I began to dig my ‘trench’ for my edging. It took me about three months to complete what turned out to be 45 meters of trench.

And then the bricks arrived with high drama, and that was when I realised that this had become a really big project, and I was doing it without any help.

I watched a few Youtube videos to learn how to lay bricks, and quickly set out to lay my first layer. I was almost done, when the rains came, and then the cold set in, making it impossible to work in the garden. To the uneducated eye, which was not a rare commodity and came with tongue attached, the place looked all dug up and hopeless.

After about six months, I was able to resume the work. This time I decided to hire a young man who mowed lawns along with his little team of helpers.

The second layer of bricks were laid. The top soil that had been displaced by the digging had to be disposed of. I got the men to remove even more of the clayey topsoil from the garden area, so that I could replace it with topsoil of good quality.

Visits to the nursery sections in Bunnings, Mitre10, and Kings Plant Barn were a joy. And of course, I came home with some plants every time.

The path area had to be made level. We added a layer of sand followed by a layer of fine metal called GAP7 and compacted it.

Next, we carefully placed black rubber stabilisation mats called JakMats.
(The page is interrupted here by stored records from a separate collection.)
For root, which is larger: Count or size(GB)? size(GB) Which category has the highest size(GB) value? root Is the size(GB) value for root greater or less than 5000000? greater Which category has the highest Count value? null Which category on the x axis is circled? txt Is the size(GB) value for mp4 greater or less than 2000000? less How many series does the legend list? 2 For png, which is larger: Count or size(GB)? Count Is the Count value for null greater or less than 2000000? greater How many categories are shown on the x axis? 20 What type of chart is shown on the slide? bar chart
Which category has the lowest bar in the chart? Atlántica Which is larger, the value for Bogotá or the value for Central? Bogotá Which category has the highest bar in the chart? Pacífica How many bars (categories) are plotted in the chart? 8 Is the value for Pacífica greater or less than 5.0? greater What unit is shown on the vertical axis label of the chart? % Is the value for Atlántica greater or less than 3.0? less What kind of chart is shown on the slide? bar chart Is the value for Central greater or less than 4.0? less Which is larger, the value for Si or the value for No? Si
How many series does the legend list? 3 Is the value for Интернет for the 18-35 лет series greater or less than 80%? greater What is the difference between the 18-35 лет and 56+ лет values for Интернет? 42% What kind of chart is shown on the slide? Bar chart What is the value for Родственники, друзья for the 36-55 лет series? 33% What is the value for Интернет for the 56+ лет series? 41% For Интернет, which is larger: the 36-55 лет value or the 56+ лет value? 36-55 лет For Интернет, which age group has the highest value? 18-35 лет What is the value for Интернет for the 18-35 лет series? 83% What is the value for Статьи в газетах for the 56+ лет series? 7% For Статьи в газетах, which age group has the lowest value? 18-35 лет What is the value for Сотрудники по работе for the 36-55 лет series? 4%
Finally we covered the JakMats with small decorative stones called Gold Rush or Waikato Fleck.

I am not a fan of weedmats, prefering to weed the garden on a regular basis. A layer of bark finished off the garden area. A cheap garden arch, a cheap wooden bench, and a cheap wooden bridge, all from TradeMe were installed to declare the garden project complete.

Today, five months after this photo, many of these new plants have established themselves, and the garden looks even more settled. As long as I am on top of it, the weeds are easy to manage. I am pleased.